While recording her final album, A Very Fine Love, in January 1994 in Nashville, Springfield felt unwell. Upon returning to England a few months later, she was diagnosed with breast cancer. She received months of radiation treatment and, for a time, the cancer was in remission. In 1995, in apparent good health again, Springfield set about promoting the album and gave a live performance of “Where Is a Woman to Go?” on the BBC television music show Later With Jools Holland, backed by Alison Moyet and Sinéad O’Connor. The last song Springfield recorded was the George and Ira Gershwin standard “Someone To Watch Over Me”. The song was recorded in London in 1995 for an insurance company television advertisement. It was included on Simply Dusty (2000), the extensive anthology the singer had helped plan but did not live to see released. Cancer was detected again in the summer of 1996. After a fight, she was defeated by the illness in 1999. She died in Henley-on-Thames on the day she had been due to go to Buckingham Palace to receive her Order of the British Empire insignia. Before her death, officials of St James’s Palace gave permission for the medal to be collected by Springfield’s manager, Vicki Wickham.
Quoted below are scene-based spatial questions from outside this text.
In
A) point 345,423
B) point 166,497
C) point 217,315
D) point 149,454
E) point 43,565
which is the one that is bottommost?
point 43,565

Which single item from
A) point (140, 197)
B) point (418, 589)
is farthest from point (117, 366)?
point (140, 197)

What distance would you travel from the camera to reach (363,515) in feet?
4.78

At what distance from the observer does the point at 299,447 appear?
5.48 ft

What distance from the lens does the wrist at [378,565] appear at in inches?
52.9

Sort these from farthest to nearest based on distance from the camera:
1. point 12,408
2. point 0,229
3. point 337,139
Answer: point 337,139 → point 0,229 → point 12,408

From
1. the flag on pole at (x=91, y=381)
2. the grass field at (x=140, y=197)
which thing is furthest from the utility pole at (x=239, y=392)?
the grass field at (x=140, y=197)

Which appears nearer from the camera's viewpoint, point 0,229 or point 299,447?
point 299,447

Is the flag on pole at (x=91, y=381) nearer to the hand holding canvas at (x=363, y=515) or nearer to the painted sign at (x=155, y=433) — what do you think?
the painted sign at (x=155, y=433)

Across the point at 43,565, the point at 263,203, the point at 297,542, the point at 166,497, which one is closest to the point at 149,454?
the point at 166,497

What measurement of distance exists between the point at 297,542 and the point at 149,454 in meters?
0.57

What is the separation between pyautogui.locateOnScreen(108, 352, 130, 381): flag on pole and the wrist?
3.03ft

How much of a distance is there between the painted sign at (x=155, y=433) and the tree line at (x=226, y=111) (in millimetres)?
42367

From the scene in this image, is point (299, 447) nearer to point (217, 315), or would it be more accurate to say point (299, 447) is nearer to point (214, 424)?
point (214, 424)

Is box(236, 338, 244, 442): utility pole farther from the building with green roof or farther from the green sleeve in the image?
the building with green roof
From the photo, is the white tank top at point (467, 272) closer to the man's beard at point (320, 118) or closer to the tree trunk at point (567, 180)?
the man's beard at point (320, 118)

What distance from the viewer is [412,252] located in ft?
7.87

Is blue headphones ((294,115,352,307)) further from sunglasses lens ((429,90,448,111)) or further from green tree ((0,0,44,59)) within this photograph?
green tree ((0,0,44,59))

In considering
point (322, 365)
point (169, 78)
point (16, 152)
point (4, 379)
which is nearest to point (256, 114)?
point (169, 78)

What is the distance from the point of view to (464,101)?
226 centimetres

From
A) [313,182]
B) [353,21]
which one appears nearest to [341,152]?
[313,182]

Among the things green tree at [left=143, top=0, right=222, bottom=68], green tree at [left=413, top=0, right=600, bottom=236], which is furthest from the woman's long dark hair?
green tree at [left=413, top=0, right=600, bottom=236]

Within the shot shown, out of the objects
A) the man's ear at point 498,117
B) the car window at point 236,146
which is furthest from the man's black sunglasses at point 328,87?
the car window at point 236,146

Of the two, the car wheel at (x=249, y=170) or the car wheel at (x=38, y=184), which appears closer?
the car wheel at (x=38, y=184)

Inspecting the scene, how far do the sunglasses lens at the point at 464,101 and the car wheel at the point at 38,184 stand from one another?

She duly presented it to the singer in hospital, where they had been joined by a small party of friends and relatives. Her induction into the Rock and Roll Hall of Fame had been scheduled for 10 days after her death. Elton John helped induct Springfield into the Rock and Roll Hall of Fame, stating: “I think she is the greatest white singer that there ever has been.”
The singer’s funeral service was attended by hundreds of fans and people from the music business, including Elvis Costello, Lulu, and the Pet Shop Boys. It took place in Oxfordshire, at the ancient parish church of St Mary the Virgin, in Henley-on-Thames, where Springfield had lived during her last years. A marker dedicated to her memory was placed in the church graveyard. Some of Springfield’s ashes were buried at Henley, while the rest were scattered by her brother, Tom Springfield, at the Cliffs of Moher, County Clare, Ireland. In what was considered a very rare departure from royal protocol, Queen Elizabeth said she was ‘saddened’ to learn of Springfield’s death.
Dusty Springfield’s will provided care for her cat, Nicholas, including a marriage to the five-year-old female cat of a friend in a private ceremony later that spring.